[Vorbis] oggdec.exe not using album gain stdout option

Ian Malone ibmalone at gmail.com
Tue Oct 24 14:36:06 PDT 2006


Jeremy R. Donnell wrote:
> 
> On 10/24/06, Ian Malone <ibmalone at gmail.com> wrote:
>> Jeremy R. Donnell wrote:
>>
>> >
>> >
>> > line 775 of oggdec.c
>> >
>> >        if(!send_to_stdout && audiophile || radio)
>> >        {
>> >            fprintf(stderr, audiophile
>> >                ? " Running in Album/Audiophile mode\n\n"
>> >                : " Running in Track/Radio mode\n\n");
>> >            /* We are using ReplayGain tags, so get the scale for gain
>> > adjustment. */
>> >            scale = get_scale(file_names[i], audiophile, radio);
>> >        }
>> >        else
>> >            scale = 1.0;
>> >
>> > It seems to me from looking at that code that it shouldn't do either 
>> track
>> > or album gain when stdout is selected, but that contradicts the actual
>> > results that I've obtained. Perhaps I don't fully grasp the logical
>> > operator
>> > rules in C? In C# this would dump to the else as soon as 
>> !send_to_stdout
>> > evaluated as false, and the audiophile and radio operands would not 
>> even be
>> > evaluated. I'm thinking that the correct solution would be to take the
>> > !send_to_stdout out of the first if statement and add it in before the
>> > fprintf() call. In fact, I've seen the "Running in Track/Radio mode"

- _Excerpted records_:
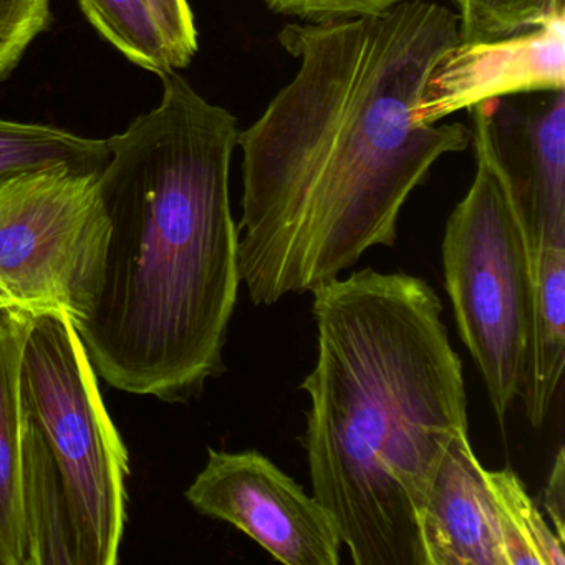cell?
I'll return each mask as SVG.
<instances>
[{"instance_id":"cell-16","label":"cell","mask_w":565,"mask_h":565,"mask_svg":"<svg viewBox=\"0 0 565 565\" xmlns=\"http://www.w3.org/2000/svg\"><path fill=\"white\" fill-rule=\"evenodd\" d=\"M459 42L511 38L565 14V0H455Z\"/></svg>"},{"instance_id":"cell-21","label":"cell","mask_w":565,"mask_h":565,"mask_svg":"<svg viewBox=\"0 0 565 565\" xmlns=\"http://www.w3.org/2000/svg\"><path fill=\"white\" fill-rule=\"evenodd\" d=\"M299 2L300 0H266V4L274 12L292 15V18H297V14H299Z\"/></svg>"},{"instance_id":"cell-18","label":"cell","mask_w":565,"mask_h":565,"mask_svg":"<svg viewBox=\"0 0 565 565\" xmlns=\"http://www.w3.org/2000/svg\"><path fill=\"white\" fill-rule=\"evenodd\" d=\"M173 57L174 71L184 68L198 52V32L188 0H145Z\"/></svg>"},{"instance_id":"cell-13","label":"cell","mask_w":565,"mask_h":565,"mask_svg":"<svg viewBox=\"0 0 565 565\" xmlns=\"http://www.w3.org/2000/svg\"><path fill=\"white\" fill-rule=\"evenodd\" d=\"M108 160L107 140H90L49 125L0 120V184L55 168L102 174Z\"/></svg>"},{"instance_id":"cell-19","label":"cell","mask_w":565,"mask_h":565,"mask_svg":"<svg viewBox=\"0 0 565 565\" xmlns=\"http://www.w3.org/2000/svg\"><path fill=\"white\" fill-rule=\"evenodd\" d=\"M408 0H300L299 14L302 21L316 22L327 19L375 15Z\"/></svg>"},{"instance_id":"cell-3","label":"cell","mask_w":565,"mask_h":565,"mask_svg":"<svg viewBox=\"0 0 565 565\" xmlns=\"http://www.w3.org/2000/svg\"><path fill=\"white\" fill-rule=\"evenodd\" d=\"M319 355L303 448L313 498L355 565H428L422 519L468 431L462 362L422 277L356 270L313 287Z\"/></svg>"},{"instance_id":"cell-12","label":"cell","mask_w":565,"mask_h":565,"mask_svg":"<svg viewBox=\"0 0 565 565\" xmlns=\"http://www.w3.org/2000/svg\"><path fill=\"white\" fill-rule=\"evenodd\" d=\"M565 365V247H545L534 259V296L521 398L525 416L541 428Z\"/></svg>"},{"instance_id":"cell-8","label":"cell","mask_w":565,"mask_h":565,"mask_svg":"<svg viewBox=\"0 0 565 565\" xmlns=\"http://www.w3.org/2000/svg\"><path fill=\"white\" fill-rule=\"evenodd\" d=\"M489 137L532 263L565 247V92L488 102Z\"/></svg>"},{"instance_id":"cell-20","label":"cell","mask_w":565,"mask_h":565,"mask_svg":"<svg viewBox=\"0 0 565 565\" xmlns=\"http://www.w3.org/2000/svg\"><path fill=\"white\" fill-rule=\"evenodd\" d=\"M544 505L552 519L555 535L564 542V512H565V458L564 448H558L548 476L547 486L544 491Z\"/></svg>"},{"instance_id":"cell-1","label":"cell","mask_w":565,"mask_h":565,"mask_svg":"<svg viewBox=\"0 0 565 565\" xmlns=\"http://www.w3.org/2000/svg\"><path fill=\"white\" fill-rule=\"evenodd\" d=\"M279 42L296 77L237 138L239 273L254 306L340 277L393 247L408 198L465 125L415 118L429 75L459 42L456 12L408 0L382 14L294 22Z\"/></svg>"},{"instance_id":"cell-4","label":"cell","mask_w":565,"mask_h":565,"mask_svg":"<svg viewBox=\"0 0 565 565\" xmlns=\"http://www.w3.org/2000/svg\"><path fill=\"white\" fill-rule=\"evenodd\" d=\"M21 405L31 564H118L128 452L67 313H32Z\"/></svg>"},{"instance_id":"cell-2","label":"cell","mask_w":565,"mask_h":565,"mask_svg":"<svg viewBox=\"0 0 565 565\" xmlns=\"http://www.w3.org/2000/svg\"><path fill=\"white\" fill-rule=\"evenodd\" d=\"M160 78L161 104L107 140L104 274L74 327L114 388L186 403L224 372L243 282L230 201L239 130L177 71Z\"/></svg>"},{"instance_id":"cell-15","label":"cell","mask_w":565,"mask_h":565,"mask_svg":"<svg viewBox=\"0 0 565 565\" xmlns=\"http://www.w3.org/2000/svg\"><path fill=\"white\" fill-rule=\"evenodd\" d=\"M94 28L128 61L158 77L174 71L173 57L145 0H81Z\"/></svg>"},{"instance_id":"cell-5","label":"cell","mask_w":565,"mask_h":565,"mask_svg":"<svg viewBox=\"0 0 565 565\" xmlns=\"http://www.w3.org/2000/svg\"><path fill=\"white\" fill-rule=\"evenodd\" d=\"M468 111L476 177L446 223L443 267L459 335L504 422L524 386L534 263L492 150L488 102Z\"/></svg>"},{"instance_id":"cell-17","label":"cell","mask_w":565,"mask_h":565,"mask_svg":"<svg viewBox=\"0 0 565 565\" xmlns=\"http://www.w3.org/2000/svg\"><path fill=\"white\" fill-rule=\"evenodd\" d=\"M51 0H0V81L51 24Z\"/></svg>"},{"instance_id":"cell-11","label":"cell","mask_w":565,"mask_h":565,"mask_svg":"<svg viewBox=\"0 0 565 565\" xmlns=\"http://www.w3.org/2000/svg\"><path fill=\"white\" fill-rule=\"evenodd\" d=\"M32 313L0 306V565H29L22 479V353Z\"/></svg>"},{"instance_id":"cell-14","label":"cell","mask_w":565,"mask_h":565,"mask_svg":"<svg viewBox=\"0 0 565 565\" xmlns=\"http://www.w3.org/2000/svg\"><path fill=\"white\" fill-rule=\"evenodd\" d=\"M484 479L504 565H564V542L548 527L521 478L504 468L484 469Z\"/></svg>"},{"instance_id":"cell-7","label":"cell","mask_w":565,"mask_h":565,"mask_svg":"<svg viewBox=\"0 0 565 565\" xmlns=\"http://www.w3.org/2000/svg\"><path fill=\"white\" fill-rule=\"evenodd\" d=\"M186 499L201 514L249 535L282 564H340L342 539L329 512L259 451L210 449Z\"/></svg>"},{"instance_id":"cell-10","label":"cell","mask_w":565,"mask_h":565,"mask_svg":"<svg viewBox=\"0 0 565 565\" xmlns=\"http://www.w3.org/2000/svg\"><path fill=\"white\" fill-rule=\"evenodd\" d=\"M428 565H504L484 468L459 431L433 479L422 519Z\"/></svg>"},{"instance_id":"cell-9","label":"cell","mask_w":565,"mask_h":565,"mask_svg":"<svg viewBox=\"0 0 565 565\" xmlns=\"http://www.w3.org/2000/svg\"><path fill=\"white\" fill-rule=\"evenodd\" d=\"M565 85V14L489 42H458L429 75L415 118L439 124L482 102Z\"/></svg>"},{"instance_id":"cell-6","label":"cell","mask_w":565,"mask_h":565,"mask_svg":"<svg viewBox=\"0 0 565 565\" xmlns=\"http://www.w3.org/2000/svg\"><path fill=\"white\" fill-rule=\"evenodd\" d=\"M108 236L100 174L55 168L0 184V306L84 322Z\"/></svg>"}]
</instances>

- _Requirement_: Please continue the oggdec mailing-list post from its final words.

- _Task response_:
>> > message
>> > when using the options "-r -o".
>>
>> '&&' binds more tightly than '||', is this actually different in C#?
>> This if clause is equivalent to
>> ((!send_to_stdout && audiophile) || radio)
>>

 > In C#, '&&' and '||' are called conditional-AND/OR operators. They
 > will short-circuit evaluation of the expression when possible. See
 > here:
 > 
http://msdn.microsoft.com/library/default.asp?url=/library/en-us/csref/html/vclrfandandoperator.asp 

 >

In plain old C they are short circuit operators, but && has higher
priority the result is that for
#1 && #2 || #3

If #1 true, evaluate #2, if #2 true condition is true, skip#3
                          if #2 false evaluate #3
If #1 false, skip #2, evaluate #3

The short circuiting has a bearing on side effects of the expression
(e.g. if #1, #2 or #3 are function calls, or increment/decrement
operators), but not on the priority.
<http://msdn.microsoft.com/library/default.asp?url=/library/en-us/csspec/html/vclrfcsharpspec_7_2_1.asp>

It looks like C# follows the C convention for priority although,
as you point out, complex logical operations are best parenthesised.

 > Either way, I think the logic in oggdec is not right unless it was the
 > intention to prevent using album gain with the stdout option.
 >

I agree.  I wonder if the intention was that per-track gain to
stdout would be for streaming (that variable name 'radio' intrigues
me, unless it's simply an old name for per-track rpg; like audiophile
is for album rpg).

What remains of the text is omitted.